*** Text section Section Begins ***

- #1
Bacat
- 149
- 1
Homework Statement
I am actually looking for the expectation of x for the wavefunction that is \Psi (x) = \sqrt{\frac{2}{L}}Sin(\frac{\pi x}{L}) for 0 < x < L.
To do this I need to find the solution to this integral:
f = \int_0 ^L \! \Psi^* x \Psi \, dx = \int_0^L \! x*(\sqrt{\frac{2}{L}}Sin(\frac{\pi x}{L}))^2 \, dx
The Attempt at a Solution
Using Mathematica, I know that the answer to the integral is \frac{L^2}{4}.
However, when I attempt the solution by integration by parts, I get 0. Help!

*** Text section Section Ends ***
*** Data Section Begins ***

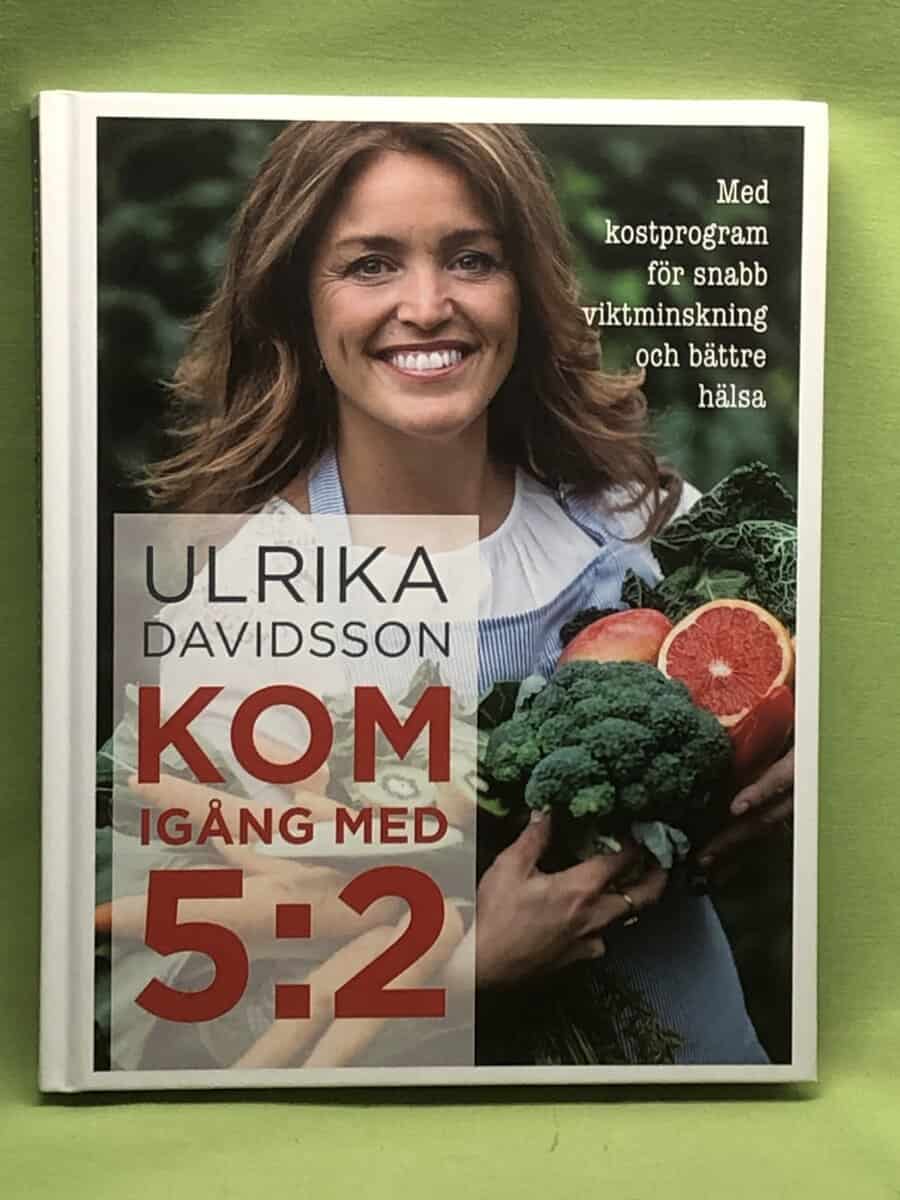 Ulrika Davidsson : Kom igång med 5:2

*** Data Section Ends ***

• Work instructions
**1)** Can you rewrite the paragraph starting "I am actually looking for the expectation of x" in the forum thread above as one shorter sentence that keeps its main facts?
**2)** Continue the forum thread on the expectation value of x from where it stops.

• Responses by task
**1)** The goal is the expectation value of x for the wavefunction Ψ(x) = √(2/L) sin(πx/L) on 0 < x < L.

**2)**
f = \frac{2}{L} \int_0^L \! xSin^2(\frac{\pi x}{L}) \, dx = \frac{2}{L} \left[ uv - \int v du \right]
Let u=x, du=dx, dv=Sin^2(\frac{\pi x}{L}) dx
Then v=\int dv = \int_0^L Sin^2(\frac{\pi x}{L}) dx = \frac{1}{2} \int_0^L (1-Cos(\frac{\pi x}{L}) dx)
v = \frac{L}{2} - Sin^2(\pi) = \frac{L}{2}
Then f = \frac{2}{L}\left[uv - \int v du\right] = \frac{2}{L}\left[x\frac{L}{2}\right|_{0}^{L} - \int_0^L \frac{L}{2} dx\right] = \frac{2}{L}\left[ \frac{L^2}{2} - \frac{L^2}{2}\right] = 0.
Where have I made an error?